Presuppositional apologetics

Image of Gordon Haddon Clark, © John W. RobbinsPresuppositional apologetics is a school of Christian apologetics, a field of Christian theology that attempts to present a rational basis for the Christian faith, defend the faith against objections, and attack the alleged flaws of other worldviews. Presuppositional apologetics is especially concerned with the third aspect of this discipline, though it generally sees the trifold distinction as a difference in emphasis rather than as delineating three separate endeavors. Presuppositional apologetics developed in and is most commonly advocated within Reformed circles of Christianity.
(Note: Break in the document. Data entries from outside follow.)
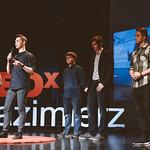 TedxKazimierz83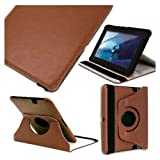 Leather Rotate Multi Angle Folio Stand Case Cover 3G / Wifi (2012 Release) With Sleep Awake Feature For Amazon Kindle Fire HD 7'' - Brown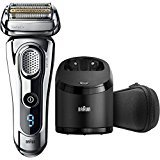 Braun Series 9 9290CC Wet & Dry Electric Shaver for Men with Clean & Charge System, Premium Silver Cordless Razor, Razors, Shavers, Pop up Trimmer, Travel Case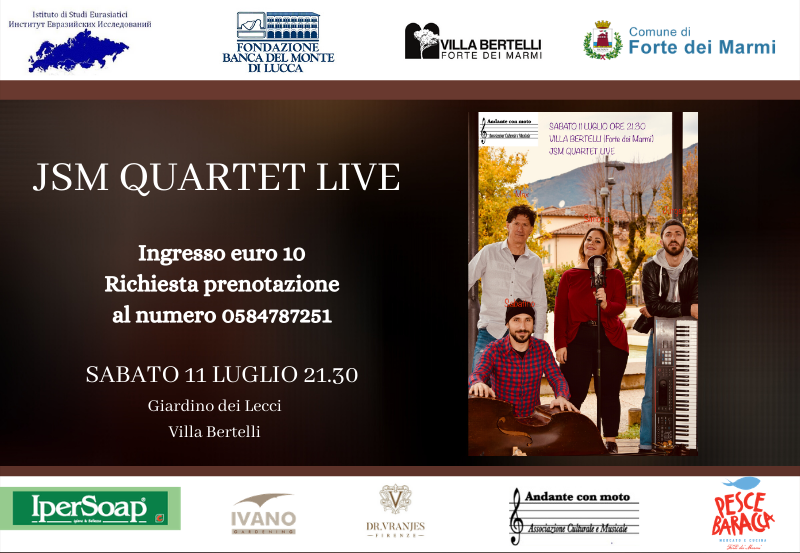 "JSM Quartet  nel concerto ""JSM Quartet LIVE"""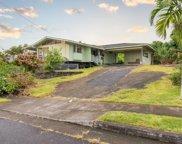 74-813 Ulualoa Street, Kailua Kona image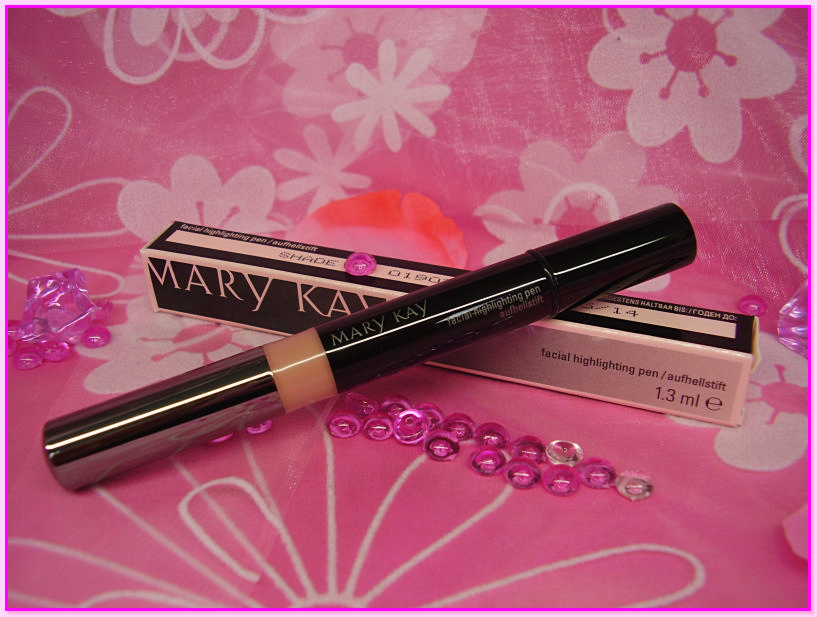 Concealer mary kay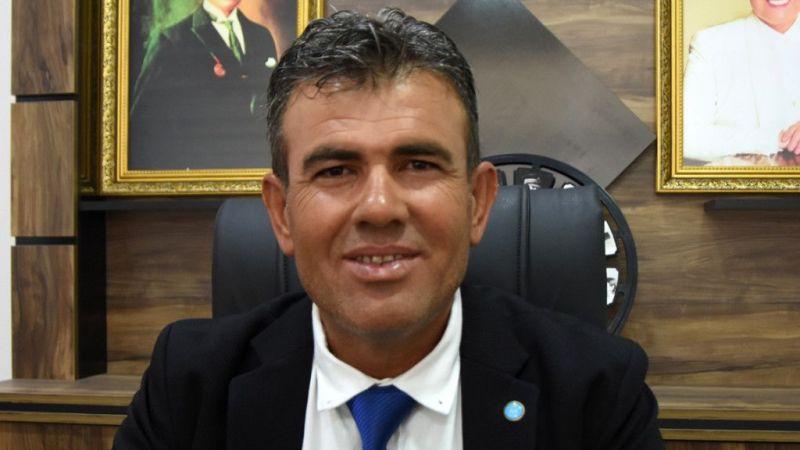 İYİ Parti Demre'de görev değişimi
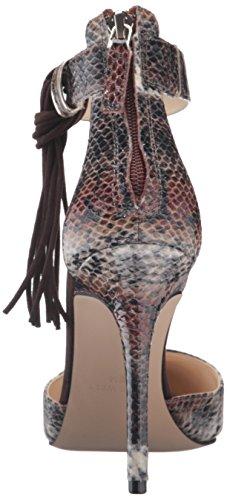 Snake Safari Dark Brown Nine Everafter Synthetic West Pump Women's Cognac Dress vaqUOfHw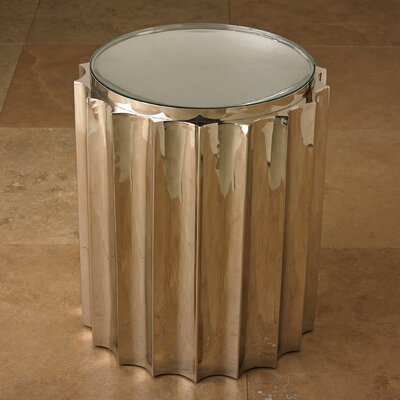 Fluted Column End Table Color: Nickel
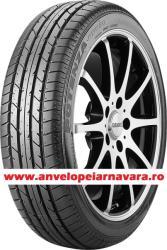 Bridgestone Potenza RE030 165/55 R14 72V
The key discriminator of this school is that it maintains that the Christian apologist must assume the truth of the supernatural revelation contained in the Bible (that is, the Christian worldview) because there can be no set of neutral assumptions from which to reason with a non-Christian. In other words, presuppositionalists say that a Christian cannot consistently declare his belief in the necessary existence of the God of the Bible and simultaneously argue on the basis of a different set of assumptions (presumably those of the non-Christian) in which God may or may not exist.

Comparison with other schools of apologetics

Presuppositionalists contrast their approach with the other schools of Christian apologetics by describing them as assuming that the world is intelligible apart from belief in the existence of God and then arguing on purportedly neutral grounds to support trusting the Christian Scriptures and the existence of God. Thomas Aquinas himself insists that many crucial truths can only be known through scripture, and none of his arguments are intended to show the entire Christian picture. Specifically, presuppositionalists describe Thomistic (also "Traditional" or "Classical") apologetics as concentrating on the first aspect of apologetics with its logical proofs for the existence of God, simply assuming common ground with the non-Christian and utilizing a piece-by-piece methodology. In this scheme, the common foundation of neutral brute facts leads to a generic concept of deity, then to the various characteristics of the Christian God as revealed in Scripture, and so forth. Piece-by-piece, Christian theology is built up from a neutral common ground.